Sie monierten, schon heute würden viele erbrachte Leistungen der Niedergelassenen nicht voll vergütet. Mit diesem Vorstoß wolle der Kassenfunktionär diesen unsäglichen Zustand auch noch auf die Bereiche ausdehnen, die bisher wohlweislich extrabudgetär, also vollständig vergütet würden.
Dazu zählen aus Sicht der KBV Vorsorge- und Früherkennungsmaßnahmen genauso wie erst die jüngst von der Politik beschlossenen extrabudgetären Regelungen für Kinderärzte und Hausärzte.
„Ob ein Ausgabenwachstum für vertragsärztliche Leistungen auch unterhalb der Einnahmensteigerung eventuell beitragssatzrelevant ist, kann nur die Kassenseite beurteilen. Wir als KBV haben keinen Überblick über die Gesamtentwicklungen und Vereinbarungen zu den Ausgaben“, so die KBV-Vorstände.

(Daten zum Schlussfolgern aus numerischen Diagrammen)
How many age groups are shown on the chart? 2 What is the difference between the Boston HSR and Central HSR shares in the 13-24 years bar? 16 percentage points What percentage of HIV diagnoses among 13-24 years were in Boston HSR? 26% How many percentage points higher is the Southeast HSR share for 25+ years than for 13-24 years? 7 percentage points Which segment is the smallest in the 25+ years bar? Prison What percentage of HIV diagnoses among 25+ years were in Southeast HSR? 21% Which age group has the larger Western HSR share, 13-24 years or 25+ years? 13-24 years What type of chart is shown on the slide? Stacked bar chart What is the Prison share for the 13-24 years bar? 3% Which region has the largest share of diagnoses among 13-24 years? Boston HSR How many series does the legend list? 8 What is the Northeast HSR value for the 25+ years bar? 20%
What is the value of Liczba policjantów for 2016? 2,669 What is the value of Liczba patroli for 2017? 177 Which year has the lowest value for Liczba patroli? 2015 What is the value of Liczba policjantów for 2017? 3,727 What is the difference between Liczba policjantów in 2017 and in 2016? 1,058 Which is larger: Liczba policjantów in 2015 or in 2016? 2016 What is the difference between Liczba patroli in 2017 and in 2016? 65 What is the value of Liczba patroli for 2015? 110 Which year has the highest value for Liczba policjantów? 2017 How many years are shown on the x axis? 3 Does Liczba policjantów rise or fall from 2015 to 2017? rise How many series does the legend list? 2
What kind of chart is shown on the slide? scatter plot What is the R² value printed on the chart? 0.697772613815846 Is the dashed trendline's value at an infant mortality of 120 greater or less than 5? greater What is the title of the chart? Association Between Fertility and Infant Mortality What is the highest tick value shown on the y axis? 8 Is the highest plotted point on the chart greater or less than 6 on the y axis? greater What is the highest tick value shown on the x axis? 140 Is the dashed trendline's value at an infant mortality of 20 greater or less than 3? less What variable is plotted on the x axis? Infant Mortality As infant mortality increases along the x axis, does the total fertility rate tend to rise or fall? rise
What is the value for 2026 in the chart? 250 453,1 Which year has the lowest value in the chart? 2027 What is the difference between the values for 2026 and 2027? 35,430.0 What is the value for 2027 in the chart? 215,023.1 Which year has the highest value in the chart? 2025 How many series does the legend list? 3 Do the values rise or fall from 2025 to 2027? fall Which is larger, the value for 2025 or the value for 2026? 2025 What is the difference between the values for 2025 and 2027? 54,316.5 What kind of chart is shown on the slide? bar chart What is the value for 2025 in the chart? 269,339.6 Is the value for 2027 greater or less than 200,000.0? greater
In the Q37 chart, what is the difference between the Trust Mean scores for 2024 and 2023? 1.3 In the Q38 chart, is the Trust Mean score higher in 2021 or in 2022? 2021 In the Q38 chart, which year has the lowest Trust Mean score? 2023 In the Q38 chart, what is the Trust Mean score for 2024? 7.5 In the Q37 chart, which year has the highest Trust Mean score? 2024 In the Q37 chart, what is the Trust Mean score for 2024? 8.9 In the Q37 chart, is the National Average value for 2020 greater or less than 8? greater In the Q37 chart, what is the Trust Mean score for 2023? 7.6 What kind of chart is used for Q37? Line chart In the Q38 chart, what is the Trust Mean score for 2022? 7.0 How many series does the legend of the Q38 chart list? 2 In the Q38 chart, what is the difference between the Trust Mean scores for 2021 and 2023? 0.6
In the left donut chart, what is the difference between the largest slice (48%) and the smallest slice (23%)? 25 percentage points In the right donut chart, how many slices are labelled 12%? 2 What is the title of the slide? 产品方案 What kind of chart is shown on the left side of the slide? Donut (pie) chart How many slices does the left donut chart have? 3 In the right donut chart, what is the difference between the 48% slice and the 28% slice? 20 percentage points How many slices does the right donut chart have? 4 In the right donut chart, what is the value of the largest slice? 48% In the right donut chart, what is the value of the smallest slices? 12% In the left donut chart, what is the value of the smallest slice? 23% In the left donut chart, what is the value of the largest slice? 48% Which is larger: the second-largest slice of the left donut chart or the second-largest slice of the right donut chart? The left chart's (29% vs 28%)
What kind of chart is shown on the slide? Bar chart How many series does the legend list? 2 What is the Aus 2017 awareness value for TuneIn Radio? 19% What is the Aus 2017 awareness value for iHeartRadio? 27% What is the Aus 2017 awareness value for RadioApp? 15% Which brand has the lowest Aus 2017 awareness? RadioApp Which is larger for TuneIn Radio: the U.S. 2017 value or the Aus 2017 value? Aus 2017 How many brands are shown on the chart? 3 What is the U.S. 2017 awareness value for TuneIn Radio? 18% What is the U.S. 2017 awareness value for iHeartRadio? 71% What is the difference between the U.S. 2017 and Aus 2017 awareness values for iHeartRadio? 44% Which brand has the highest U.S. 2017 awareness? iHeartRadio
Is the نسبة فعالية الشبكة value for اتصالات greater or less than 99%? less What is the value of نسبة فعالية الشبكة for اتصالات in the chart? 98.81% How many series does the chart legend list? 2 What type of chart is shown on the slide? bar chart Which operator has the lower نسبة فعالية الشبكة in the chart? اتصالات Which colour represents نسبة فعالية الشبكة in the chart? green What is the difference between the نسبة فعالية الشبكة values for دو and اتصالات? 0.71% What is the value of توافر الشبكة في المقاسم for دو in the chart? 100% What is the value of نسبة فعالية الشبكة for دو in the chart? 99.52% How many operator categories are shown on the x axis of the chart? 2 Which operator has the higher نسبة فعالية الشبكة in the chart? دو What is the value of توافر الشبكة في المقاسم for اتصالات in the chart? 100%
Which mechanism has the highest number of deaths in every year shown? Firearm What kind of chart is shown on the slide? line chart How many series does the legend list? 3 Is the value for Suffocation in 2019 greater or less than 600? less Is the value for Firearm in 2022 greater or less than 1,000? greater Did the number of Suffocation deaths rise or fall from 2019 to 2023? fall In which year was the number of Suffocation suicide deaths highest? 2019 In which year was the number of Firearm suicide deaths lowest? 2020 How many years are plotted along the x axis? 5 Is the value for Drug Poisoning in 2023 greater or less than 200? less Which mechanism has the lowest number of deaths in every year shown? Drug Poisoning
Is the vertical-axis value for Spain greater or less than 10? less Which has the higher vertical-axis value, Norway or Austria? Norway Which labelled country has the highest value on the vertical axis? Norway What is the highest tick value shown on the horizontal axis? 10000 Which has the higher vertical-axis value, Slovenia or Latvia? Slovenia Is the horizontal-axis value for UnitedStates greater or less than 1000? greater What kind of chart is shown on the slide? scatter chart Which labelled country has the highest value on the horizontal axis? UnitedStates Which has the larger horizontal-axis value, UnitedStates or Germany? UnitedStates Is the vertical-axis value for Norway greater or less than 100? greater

**Arbeitsauftrag A:** Zitieren Sie bitte aus dem Text zur Vergütung wörtlich den Abschnitt, der mit den Worten „Sie monierten, schon“ beginnt und nach den Worten „Kinderärzte und Hausärzte.“ endet.
**Arbeitsauftrag B:**
Beantworten Sie anhand des Textes zur Vergütung diese Fragen:
(i) Was bedeutet „extrabudgetär“ laut Text?
(ii) Welche Maßnahmen und Regelungen zählen aus Sicht der KBV zu diesen Bereichen?
(iii) Wer kann nach Aussage der KBV-Vorstände beurteilen, ob ein Ausgabenwachstum unterhalb der Einnahmensteigerung beitragssatzrelevant ist?

**Schriftliche Antwort A:**
Sie monierten, schon heute würden viele erbrachte Leistungen der Niedergelassenen nicht voll vergütet. Mit diesem Vorstoß wolle der Kassenfunktionär diesen unsäglichen Zustand auch noch auf die Bereiche ausdehnen, die bisher wohlweislich extrabudgetär, also vollständig vergütet würden.
Dazu zählen aus Sicht der KBV Vorsorge- und Früherkennungsmaßnahmen genauso wie erst die jüngst von der Politik beschlossenen extrabudgetären Regelungen für Kinderärzte und Hausärzte.

**Schriftliche Antwort B:**
(i) Vollständig vergütet.
(ii) Vorsorge- und Früherkennungsmaßnahmen sowie die jüngst von der Politik beschlossenen extrabudgetären Regelungen für Kinderärzte und Hausärzte.
(iii) Nur die Kassenseite.